By Scott Murdoch and Lewis Jackson
SYDNEY (Reuters) – Proxy advisor CGI Glass Lewis on Thursday recommended Origin Energy shareholders vote in favour of a $10.5 billion bid from a consortium led by Canada’s Brookfield, despite opposition from the target’s largest shareholder.
Brookfield and EIG Partners last week offered a “best and final” A$9.53 per share for Origin after raising a previous bid.
Australia’s largest pension fund AustralianSuper opposes the offer and intends to use its 15% stake to vote against the deal at a Nov. 23 shareholder meeting.
Depending on the turnout, the opposition risks sinking a deal that requires 75% of shareholder votes cast to pass.
CGI Glass Lewis on Thursday backed the deal and said there was enough evidence to support an “attractive” transaction that would allow investors to cash out at a premium.
The support, which follows the deal’s backing by fellow proxy advisory firm Institutional Shareholder Services (ISS) on Tuesday, is a boost for Origin and the consortium as they campaign to win over investors large and small ahead of the meeting later this month.
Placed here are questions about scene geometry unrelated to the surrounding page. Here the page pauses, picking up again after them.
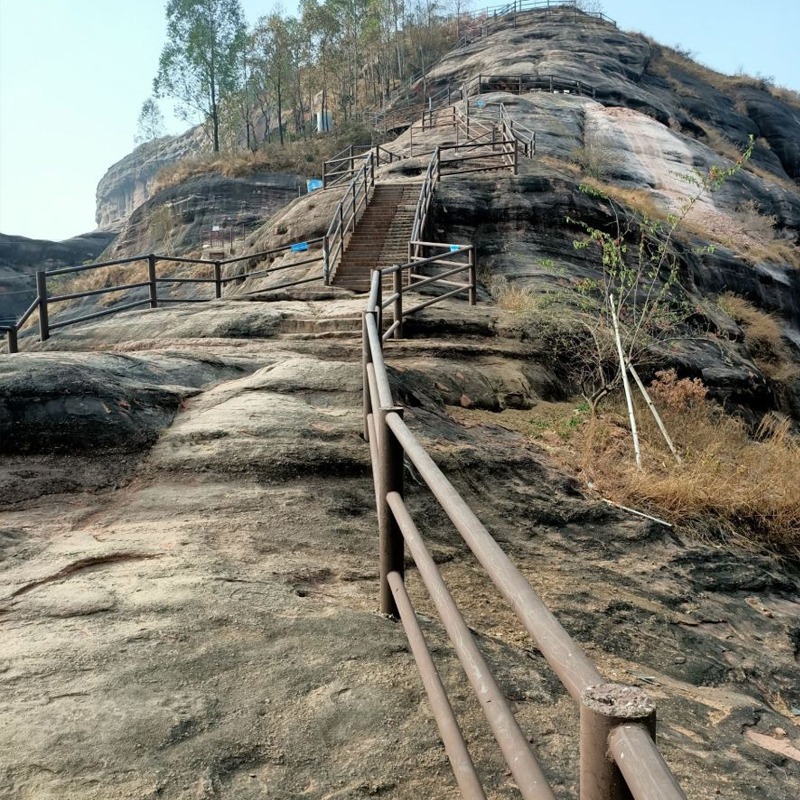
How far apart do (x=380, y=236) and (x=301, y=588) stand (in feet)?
48.6

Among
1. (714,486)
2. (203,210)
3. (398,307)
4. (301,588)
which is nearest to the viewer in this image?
(301,588)

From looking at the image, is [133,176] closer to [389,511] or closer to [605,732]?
[389,511]

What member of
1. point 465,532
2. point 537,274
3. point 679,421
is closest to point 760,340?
point 537,274

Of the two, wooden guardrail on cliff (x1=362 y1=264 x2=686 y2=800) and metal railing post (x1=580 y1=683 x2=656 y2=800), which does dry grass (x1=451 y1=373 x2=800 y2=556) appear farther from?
metal railing post (x1=580 y1=683 x2=656 y2=800)

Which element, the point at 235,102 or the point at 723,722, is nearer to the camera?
the point at 723,722

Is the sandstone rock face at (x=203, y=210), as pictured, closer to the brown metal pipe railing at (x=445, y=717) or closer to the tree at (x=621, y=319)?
the tree at (x=621, y=319)

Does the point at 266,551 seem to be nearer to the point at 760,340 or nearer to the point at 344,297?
the point at 344,297

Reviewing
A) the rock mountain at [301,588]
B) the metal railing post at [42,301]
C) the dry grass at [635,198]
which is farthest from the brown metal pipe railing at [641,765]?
the dry grass at [635,198]

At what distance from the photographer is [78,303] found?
36.2 m

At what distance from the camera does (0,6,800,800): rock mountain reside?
2.23 m

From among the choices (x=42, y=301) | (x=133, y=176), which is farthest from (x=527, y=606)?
(x=133, y=176)

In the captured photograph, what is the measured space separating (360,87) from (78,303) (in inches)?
1360

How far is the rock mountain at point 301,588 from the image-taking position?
2.23 meters

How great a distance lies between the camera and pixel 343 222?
17.4 metres
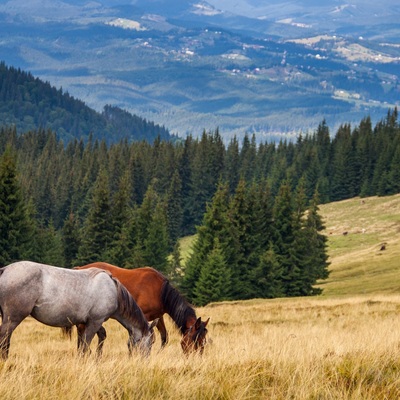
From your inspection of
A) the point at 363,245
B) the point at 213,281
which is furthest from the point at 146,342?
the point at 363,245

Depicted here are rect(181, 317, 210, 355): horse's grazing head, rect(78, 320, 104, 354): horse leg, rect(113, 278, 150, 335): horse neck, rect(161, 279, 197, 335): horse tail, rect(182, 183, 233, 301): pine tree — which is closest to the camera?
rect(78, 320, 104, 354): horse leg

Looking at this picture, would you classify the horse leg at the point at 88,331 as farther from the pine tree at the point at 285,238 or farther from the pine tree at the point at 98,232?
the pine tree at the point at 98,232

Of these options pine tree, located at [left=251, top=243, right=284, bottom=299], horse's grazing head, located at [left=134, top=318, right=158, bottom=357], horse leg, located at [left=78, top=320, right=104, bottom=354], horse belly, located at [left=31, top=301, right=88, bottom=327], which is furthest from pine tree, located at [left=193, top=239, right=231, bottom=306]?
horse belly, located at [left=31, top=301, right=88, bottom=327]

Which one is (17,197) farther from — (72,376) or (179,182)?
(179,182)

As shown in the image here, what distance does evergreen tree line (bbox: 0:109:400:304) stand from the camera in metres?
63.8

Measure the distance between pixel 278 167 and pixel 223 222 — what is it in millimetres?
105387

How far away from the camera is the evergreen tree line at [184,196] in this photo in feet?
209

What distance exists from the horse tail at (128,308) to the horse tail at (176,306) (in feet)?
6.40

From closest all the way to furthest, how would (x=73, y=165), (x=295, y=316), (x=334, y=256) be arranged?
1. (x=295, y=316)
2. (x=334, y=256)
3. (x=73, y=165)

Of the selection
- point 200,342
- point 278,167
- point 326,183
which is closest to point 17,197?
point 200,342

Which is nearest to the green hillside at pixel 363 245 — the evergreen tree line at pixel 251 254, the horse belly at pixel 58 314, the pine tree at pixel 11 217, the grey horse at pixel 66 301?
the evergreen tree line at pixel 251 254

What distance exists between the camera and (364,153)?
501 ft

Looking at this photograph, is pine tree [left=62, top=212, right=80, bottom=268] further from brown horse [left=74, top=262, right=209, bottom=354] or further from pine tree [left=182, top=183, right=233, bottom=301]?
brown horse [left=74, top=262, right=209, bottom=354]

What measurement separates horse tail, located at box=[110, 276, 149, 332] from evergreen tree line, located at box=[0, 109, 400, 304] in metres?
43.5
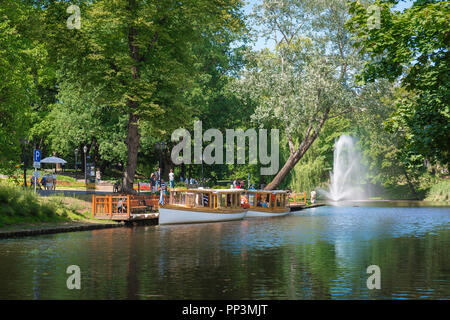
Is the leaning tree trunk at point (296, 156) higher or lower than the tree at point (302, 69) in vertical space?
lower

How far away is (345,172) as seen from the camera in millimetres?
83375

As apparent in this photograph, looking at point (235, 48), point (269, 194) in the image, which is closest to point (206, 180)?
point (235, 48)

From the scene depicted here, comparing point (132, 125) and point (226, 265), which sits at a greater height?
point (132, 125)

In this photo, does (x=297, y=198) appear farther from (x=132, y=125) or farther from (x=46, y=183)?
(x=132, y=125)

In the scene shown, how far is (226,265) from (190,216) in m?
20.0

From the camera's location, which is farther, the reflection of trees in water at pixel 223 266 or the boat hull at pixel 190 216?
the boat hull at pixel 190 216

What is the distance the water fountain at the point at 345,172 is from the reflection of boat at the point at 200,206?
130ft

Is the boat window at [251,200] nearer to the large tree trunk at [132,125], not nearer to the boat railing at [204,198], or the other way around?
→ the boat railing at [204,198]

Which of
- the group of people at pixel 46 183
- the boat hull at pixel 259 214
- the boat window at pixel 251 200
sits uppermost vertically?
the group of people at pixel 46 183

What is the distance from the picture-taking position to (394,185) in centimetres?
8819

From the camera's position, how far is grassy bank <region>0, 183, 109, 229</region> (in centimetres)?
2786
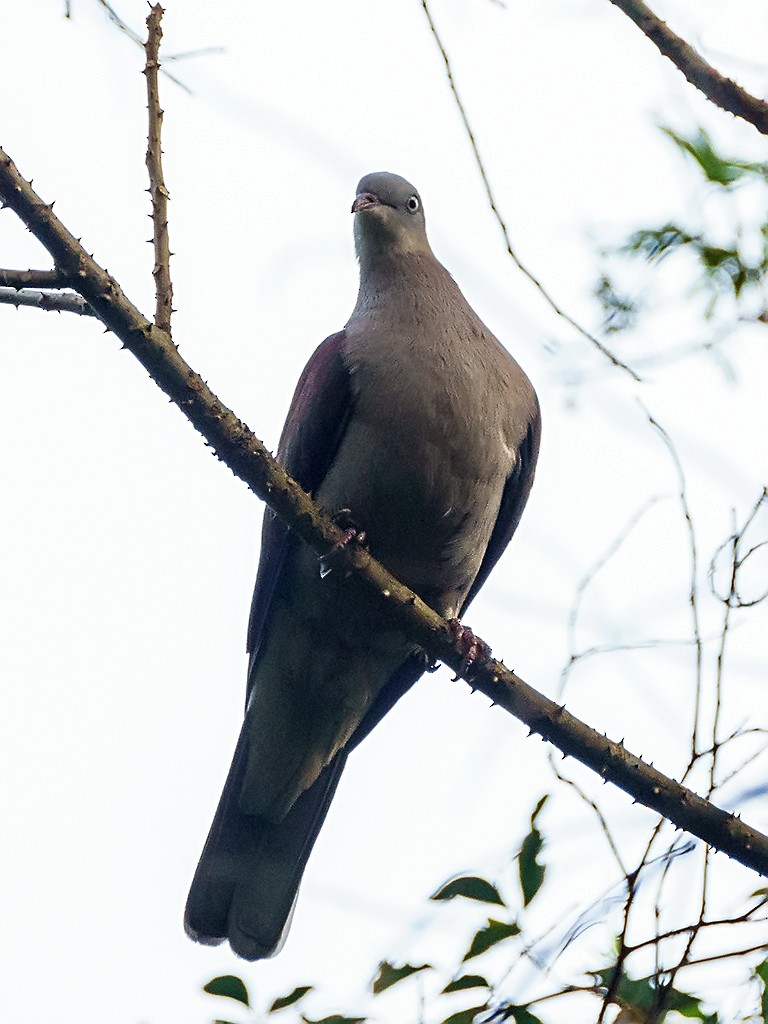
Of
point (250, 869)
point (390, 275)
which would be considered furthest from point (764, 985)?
point (390, 275)

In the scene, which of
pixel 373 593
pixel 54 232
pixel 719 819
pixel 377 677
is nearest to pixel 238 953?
pixel 377 677

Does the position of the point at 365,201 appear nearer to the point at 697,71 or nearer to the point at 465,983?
the point at 697,71

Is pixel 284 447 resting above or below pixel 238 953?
above

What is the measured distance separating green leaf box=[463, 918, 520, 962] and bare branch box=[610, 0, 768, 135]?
168cm

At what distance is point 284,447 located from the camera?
4.34 meters

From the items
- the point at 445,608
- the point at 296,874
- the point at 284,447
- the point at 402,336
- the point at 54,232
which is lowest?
the point at 296,874

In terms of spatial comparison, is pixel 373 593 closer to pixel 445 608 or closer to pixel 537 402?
pixel 445 608

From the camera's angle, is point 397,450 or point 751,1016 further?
point 397,450

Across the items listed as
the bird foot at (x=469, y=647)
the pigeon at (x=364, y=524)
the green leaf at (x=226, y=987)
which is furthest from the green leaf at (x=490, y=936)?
the pigeon at (x=364, y=524)

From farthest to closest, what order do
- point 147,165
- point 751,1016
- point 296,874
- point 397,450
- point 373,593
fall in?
point 296,874
point 397,450
point 373,593
point 147,165
point 751,1016

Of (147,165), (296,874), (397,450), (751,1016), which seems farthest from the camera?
(296,874)

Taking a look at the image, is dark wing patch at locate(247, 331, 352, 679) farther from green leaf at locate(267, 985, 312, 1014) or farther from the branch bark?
green leaf at locate(267, 985, 312, 1014)

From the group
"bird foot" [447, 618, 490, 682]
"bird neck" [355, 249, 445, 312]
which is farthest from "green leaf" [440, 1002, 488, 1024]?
"bird neck" [355, 249, 445, 312]

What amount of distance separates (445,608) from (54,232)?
1.94 meters
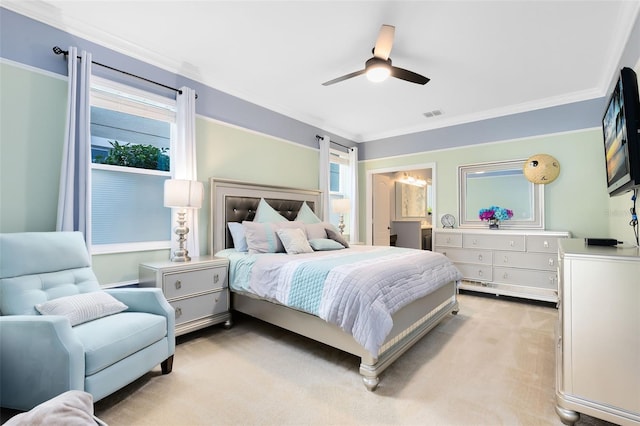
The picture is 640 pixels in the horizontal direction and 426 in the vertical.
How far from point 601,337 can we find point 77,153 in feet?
12.6

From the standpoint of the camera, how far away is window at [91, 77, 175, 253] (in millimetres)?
2752

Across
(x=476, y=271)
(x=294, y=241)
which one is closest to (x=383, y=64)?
(x=294, y=241)

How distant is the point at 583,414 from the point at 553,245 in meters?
2.58

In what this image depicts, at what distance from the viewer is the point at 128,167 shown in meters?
2.93

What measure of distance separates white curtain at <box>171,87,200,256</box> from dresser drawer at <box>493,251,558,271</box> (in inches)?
157

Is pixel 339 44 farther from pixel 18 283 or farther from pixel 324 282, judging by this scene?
pixel 18 283

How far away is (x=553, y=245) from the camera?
12.4 feet

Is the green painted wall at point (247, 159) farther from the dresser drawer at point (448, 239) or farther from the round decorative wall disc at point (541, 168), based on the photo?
the round decorative wall disc at point (541, 168)

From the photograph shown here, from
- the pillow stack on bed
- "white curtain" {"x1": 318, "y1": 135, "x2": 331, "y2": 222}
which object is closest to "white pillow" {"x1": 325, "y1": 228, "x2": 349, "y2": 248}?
the pillow stack on bed

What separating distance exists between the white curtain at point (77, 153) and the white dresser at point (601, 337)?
11.4 ft

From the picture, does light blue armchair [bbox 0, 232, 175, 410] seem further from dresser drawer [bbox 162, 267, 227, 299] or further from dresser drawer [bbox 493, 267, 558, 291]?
dresser drawer [bbox 493, 267, 558, 291]

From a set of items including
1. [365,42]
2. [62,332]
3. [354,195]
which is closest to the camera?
[62,332]

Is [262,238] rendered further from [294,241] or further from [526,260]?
[526,260]

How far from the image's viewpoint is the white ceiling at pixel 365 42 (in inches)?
91.7
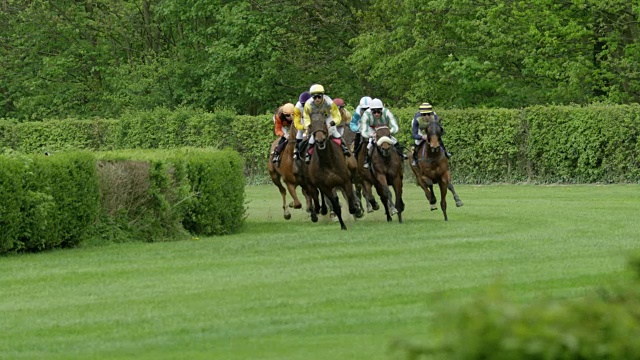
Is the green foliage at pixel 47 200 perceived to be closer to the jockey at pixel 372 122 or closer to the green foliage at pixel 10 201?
the green foliage at pixel 10 201

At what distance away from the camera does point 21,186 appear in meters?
17.5

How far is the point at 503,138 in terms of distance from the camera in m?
38.8

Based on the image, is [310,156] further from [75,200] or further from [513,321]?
[513,321]

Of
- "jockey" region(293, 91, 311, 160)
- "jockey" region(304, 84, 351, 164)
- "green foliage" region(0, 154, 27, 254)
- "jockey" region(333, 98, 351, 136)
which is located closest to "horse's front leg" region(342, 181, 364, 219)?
"jockey" region(304, 84, 351, 164)

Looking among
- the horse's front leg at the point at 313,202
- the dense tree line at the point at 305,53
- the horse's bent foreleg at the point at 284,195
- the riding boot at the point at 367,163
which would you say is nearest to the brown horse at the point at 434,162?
the riding boot at the point at 367,163

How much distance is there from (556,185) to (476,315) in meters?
33.2

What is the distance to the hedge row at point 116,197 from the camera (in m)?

Origin will this weekend begin a print and online marketing push to win over shareholders, according to a source with knowledge of the matter.
CGI Glass Lewis acknowledged AustralianSuper’s concern the deal potentially undervalued Origin’s ability to profit from the country’s transition to renewable energy, but said it was fair given the uncertainty around how the changes would play out.
“Whether or not one agrees with that point of view comes down to individual perceptions of the market and levels of risk tolerance,” the proxy advisor said. “(The offer) ultimately offers investors certainty of value at a level that is within a reasonable range.”
Should the deal fail, the Brookfield-led consortium said last week it had a back-up plan for an off-market takeover that would require the minimum acceptance of 50.1% of the register and give it control of Origin’s board.
In that scenario, EIG would own Origin and sell the energy markets business to Brookfield, meaning remaining shareholders, including AustralianSuper, will own only its 27.5% stake in Australia Pacific LNG.